– Воды-то не было, – сказал Кокалду. – Но содержалось кое-что похуже.
– Что, что хуже воды содержалось у тебя в желудке? – тревожно спросили все.
– В желудке у меня содержался желудочный сок! – печально сказал сын кондитера. – А это для пультика верная смерть! Потому что никакая аппаратура не переносит желудочного сока. Пультик потом, сколько его ни лечили, то есть ни чинили, так и не заработал.
Повисла ещё более тягостная пауза.
– Раз уж в животе Кокалду аппаратик не выдержал, то что уж говорить про акулье брюхо… – молвил Боббенпик.
– Видно, суждено нам помереть посреди бескрайнего океана… – сказал Зинзан.
– Приговор окончательный и обжалованию не подлежит, – мрачно произнёс Подполтиньо и стукнул палкой по пальме.
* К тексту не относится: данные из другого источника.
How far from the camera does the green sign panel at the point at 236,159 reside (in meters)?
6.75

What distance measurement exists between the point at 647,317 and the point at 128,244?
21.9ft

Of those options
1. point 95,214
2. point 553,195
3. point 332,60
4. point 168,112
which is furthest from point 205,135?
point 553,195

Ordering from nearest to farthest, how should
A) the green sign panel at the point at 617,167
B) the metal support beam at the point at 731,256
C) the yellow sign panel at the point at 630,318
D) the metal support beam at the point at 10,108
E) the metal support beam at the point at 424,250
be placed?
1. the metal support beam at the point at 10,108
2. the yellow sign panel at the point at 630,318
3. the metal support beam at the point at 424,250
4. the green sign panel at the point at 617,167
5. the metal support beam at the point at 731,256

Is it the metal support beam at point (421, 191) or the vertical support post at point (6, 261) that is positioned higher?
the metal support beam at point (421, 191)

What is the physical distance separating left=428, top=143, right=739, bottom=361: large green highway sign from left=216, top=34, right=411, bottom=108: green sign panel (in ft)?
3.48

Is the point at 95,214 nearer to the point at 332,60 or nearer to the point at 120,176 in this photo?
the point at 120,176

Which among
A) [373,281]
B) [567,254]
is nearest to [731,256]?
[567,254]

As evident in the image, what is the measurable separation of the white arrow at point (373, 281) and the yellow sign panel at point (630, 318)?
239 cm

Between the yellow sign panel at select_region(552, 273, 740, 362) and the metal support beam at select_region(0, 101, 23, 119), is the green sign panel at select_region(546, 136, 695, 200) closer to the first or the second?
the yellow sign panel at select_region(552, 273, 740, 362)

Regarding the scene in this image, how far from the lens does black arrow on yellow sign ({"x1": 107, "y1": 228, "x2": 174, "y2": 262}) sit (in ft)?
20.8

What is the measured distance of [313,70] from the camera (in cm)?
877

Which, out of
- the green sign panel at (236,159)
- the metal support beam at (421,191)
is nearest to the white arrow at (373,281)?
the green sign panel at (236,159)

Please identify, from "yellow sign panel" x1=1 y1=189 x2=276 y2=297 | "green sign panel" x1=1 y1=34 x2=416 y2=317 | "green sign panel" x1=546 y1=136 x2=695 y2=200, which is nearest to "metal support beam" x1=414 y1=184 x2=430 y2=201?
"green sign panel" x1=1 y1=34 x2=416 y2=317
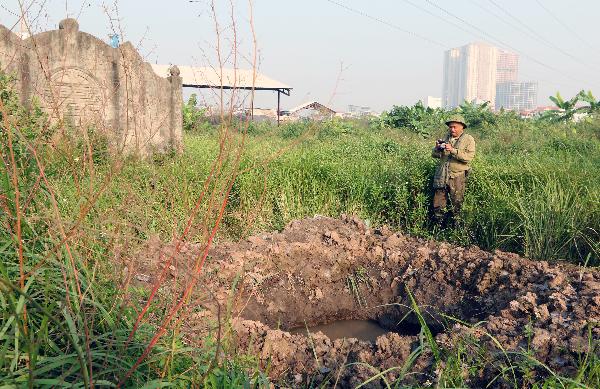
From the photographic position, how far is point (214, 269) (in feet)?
15.0

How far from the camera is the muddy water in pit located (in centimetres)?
514

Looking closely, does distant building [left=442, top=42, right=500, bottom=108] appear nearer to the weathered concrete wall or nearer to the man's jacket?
the weathered concrete wall

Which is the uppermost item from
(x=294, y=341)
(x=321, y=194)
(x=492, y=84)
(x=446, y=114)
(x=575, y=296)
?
(x=492, y=84)

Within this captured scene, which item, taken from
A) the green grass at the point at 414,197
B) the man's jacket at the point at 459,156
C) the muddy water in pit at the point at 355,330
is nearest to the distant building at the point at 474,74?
the green grass at the point at 414,197

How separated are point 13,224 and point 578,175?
558 cm

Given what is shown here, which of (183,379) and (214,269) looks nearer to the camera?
(183,379)

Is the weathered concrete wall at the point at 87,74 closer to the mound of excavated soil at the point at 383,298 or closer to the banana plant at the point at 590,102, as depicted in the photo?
the mound of excavated soil at the point at 383,298

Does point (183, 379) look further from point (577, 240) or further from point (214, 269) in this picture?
point (577, 240)

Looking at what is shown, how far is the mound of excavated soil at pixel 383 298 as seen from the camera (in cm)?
329

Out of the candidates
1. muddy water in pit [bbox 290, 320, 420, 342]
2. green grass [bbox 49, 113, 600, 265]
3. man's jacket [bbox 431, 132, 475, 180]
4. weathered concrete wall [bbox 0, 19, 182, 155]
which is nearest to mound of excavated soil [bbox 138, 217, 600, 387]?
muddy water in pit [bbox 290, 320, 420, 342]

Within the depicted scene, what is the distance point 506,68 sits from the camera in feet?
602

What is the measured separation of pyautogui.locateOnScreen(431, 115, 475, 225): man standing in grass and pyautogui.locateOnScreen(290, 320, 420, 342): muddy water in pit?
1.74m

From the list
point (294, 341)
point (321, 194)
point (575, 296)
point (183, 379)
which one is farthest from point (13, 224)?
point (321, 194)

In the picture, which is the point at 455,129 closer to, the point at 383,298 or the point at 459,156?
the point at 459,156
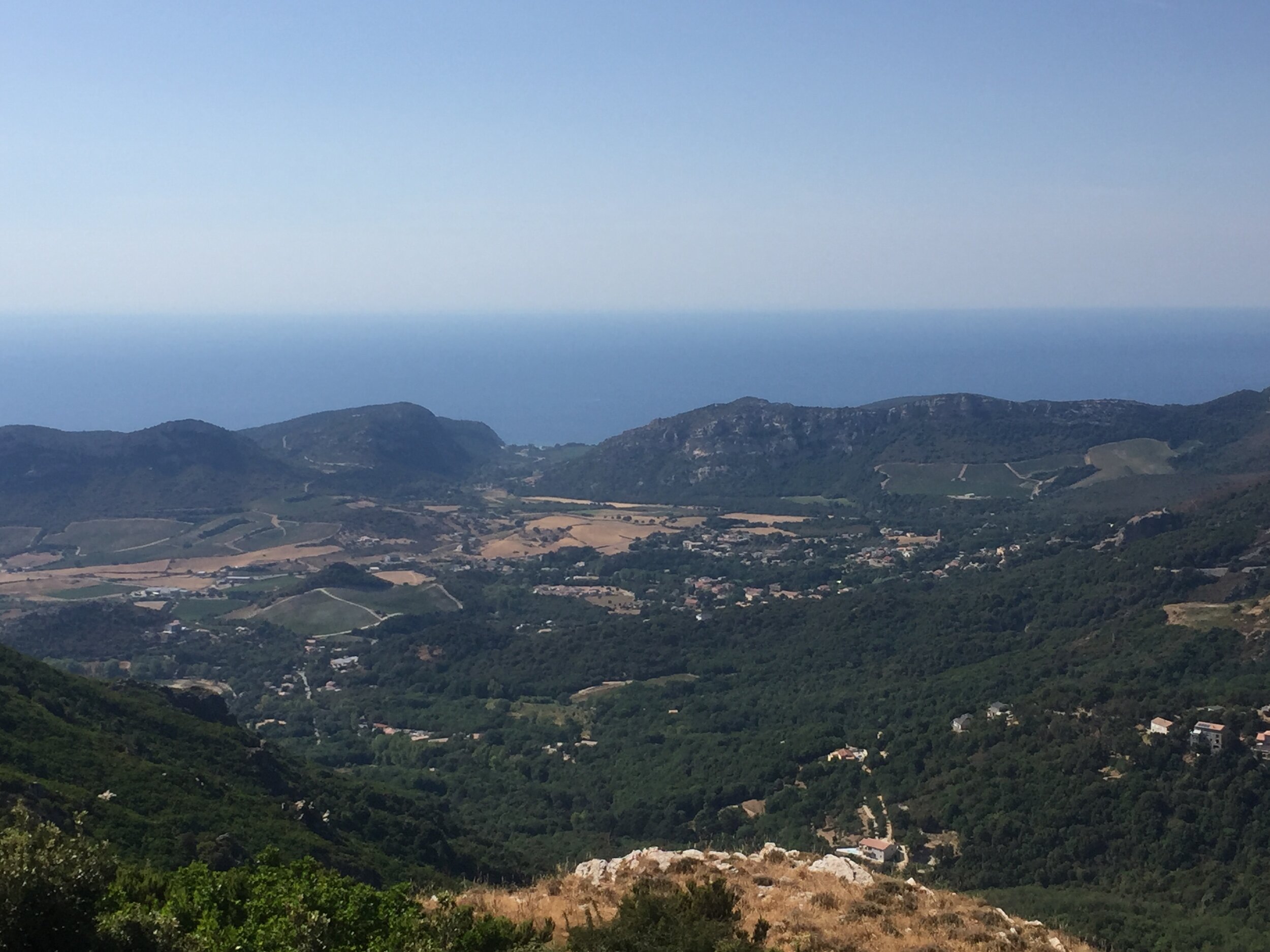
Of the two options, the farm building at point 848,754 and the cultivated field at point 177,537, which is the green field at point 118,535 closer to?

Его папа был судья. Но не на поле, где судьи в чёрных трусах и майках бегают со свистком, а в суде, где судьи в мантиях стучат деревянными молотками по столу. Поэтому Подполтиньо так и сказал, так и стукнул.
Футболисты заплакали. Даже по мужественной щеке тренера прокатилась скупая спортивная слеза. Миссис Бетси заиграла щемящий мотив. Шиллинг повалился на денежное одеяло и затрясся в рыданиях. И только Ваня с Маней о чём-то тихо переговаривались.
– О чём вы шепчетесь, дети? – грустно спросил их тренер.
– Папа говорил, господин Ван дер Пер, – сказал Ваня, – что наш пультик новейшей конструкции и воды не боится. Так что мы все вернёмся домой.
– Ура! Ура! – закричали все. – Мы вернёмся!!!
Счастье опять повернулось к островитянам лицом.
– А о чём же вы тогда спорите? – удивился Кумамбер.
– Ваня хочет взять акулу с собой, чтобы всем похвалиться, – сказала Маня. – А я против!
– Почему? – спросил Гандикап.
– Потому что мама испугается! – сказала Маня. – И вообще, она противная, эта акула.
– Да уж, маму пугать не следует, – вздохнул Донбалес. – Мои мама с папой работали в цирке дрессировщиками. И часто брали меня с собой на работу. Я помогал им ухаживать за тиграми и львами. Однажды, когда мы все вместе прибирались в клетках, маму позвала подруга, акробатка, показать новый номер. Только мама ушла, как папу вызвал директор цирка, чтобы вручить премию за хорошую работу. Когда мама вернулась, она спросила: «А где папа?» Я решил пошутить и сказал, что папу съели тигры.
– Ну ты даёшь! – сказал Кокалду.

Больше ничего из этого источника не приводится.